• **Отрывок**
Одиннадцатьсот слов — сколько всего можно было бы сказать в 1100 словах! Мы стояли у передней двери багажного вагона (в этом есть странная ирония: ведущий редактор, один из самых непримиримых наших надсмотрщиков, проводит лето в Си-Клиффе, и он получает последнее свободное место в вагоне для курящих. Так что нам, садящимся в Саламине, приходится стоять в багажном вагоне), наблюдая, как паровоз качается и ревет вдоль рельсов, пока дождь заливал ровные зеленые поля. Очень приятно ехать в поезде под дождем. Мы никогда не знали точно почему, но это располагает к размышлениям. Прозрачные струйки воды тянутся наискосок по оконным стеклам, и наблюдаешь, рассеянно, за любопытным поведением капель. Они висят, выпуклые и тяжелые, на одном месте несколько секунд. Затем, по мере того как они раздуваются, внезапно они срываются и зигзагами быстро сбегают вниз по стеклу, следуя по скользкому пути, который проложили предыдущие капли. Это похоже на маленькую игру-головоломку, где вы маневрируете взвешенной капсулой среди колышков к узкому отверстию. «Свиньи в клевере», — иногда называют ее, но кто знает почему? Поведение капель дождя на окне вагона для курящих капризно и странно, но мы должны идти дальше. Одной этой темы хватило бы на несколько сотен слов, но мы не будем оппортунистами.

Мы стояли у передней двери багажного вагона, и в приятном тумане способностей мы думали о многих вещах. Мы думали о некоторых книгах, которые видели на Восточной 59-й улице, в том замечательном ряду старых книжных магазинов, в частности, о томе эссе Моури Сэйбена «Дух жизни», который мы собираемся купить на днях; так что, пожалуйста, оставьте его в покое. Затем мы достали маленький блокнот, в котором храним заметки о книгах, которые намерены прочитать, и усердно изучили его. Просто ради забавы мы назовем вам три названия, которые мы там отметили:

«Путешествие Хопперграсса», Э. Л. Пирсон.

«Люди и проблемы», Фабиан Франклин.

«Сломанный груз», Дэвид У. Боун.

Но больше всего мы думали, в смутном сентиментальном ключе, о той приятной сельской местности Лонг-Айленда, через которую паровоз тащил и оглашал криками все эти вагоны дерзких пригородных пассажиров.

Только на днях мы слышали, как мудрый человек сказал, что ему не нравится Лонг-Айленд, потому что нужно проехать через несколько недостроенных пригородов, прежде чем попасть в настоящую деревню. Мы почувствовали, когда он это сказал, что нам было бы невозможно рассказать ему, как много значат для нас некоторые из этих растущих пригородов, ибо мы жили в них. Нет ни одного из этих маленьких каркасных домиков, который не вызывал бы у нас трепет, когда мы проносимся мимо них. Если вы путешествуете из Бруклина, как мы, вы, должно быть, заметили две станции (возле Ямайки) под названием Кларенсвилл и Моррис-Парк. Мы никогда не выходили на этих станциях, хотя собираемся когда-нибудь. Но в этих рядах маленьких домов и в случайных проблесках скромных улиц, обсаженных деревьями, и угловых аптек мы можем увидеть нечто такое, что мы не настолько тонко чувствуем, чтобы выразить. Мы видим это снова в клочке зеленого парка у станции в Квинсе и в храброй маленькой публичной библиотеке возле той же станции — которую мы не можем видеть из поезда, хотя часто пытаемся; но мы знаем, что она там есть, и, вероятно, та же добрая женщина-библиотекарь и дети, берущие книги. Мы видим это снова — или видели на днях — в поле в Минеоле, где несколько маленьких мальчиков запускали воздушных змеев в теплом, чистом, мягко благоухающем воздухе июльского дня. Мы видим это в ярких рядах цветов на лугу флориста в Флорал-Парке. Мы не знаем точно, что это такое, но над всем этим широким пространством трудолюбивых пригородов витает тайный дух практической и упорной порядочности, который мы почему-то связываем с душой Америки.

• **Что сделать**
- A) Воспроизведите без изменений часть отрывка, которая открывается словами «Мы стояли у передней двери багажного вагона, и» и завершается словами «Дэвид У. Боун.».
- B) Какие книги из блокнота с заметками перечислены в отрывке?
- C) Где, согласно отрывку, маленькие мальчики запускали воздушных змеев?
Строки, идущие после отрывка, никак с ним не связаны.

• **Исходные строки**
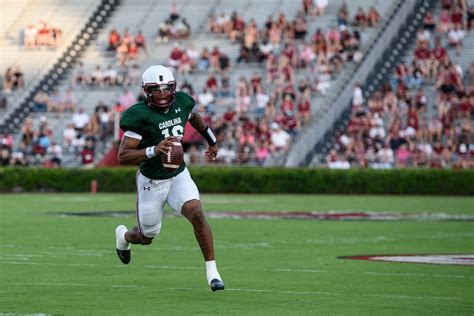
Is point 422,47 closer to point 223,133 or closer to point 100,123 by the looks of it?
point 223,133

• **Ответы к заданиям**
- A)
Мы стояли у передней двери багажного вагона, и в приятном тумане способностей мы думали о многих вещах. Мы думали о некоторых книгах, которые видели на Восточной 59-й улице, в том замечательном ряду старых книжных магазинов, в частности, о томе эссе Моури Сэйбена «Дух жизни», который мы собираемся купить на днях; так что, пожалуйста, оставьте его в покое. Затем мы достали маленький блокнот, в котором храним заметки о книгах, которые намерены прочитать, и усердно изучили его. Просто ради забавы мы назовем вам три названия, которые мы там отметили:

«Путешествие Хопперграсса», Э. Л. Пирсон.

«Люди и проблемы», Фабиан Франклин.

«Сломанный груз», Дэвид У. Боун.

- B) «Путешествие Хопперграсса» (Э. Л. Пирсон), «Люди и проблемы» (Фабиан Франклин), «Сломанный груз» (Дэвид У. Боун).

- C) В поле в Минеоле.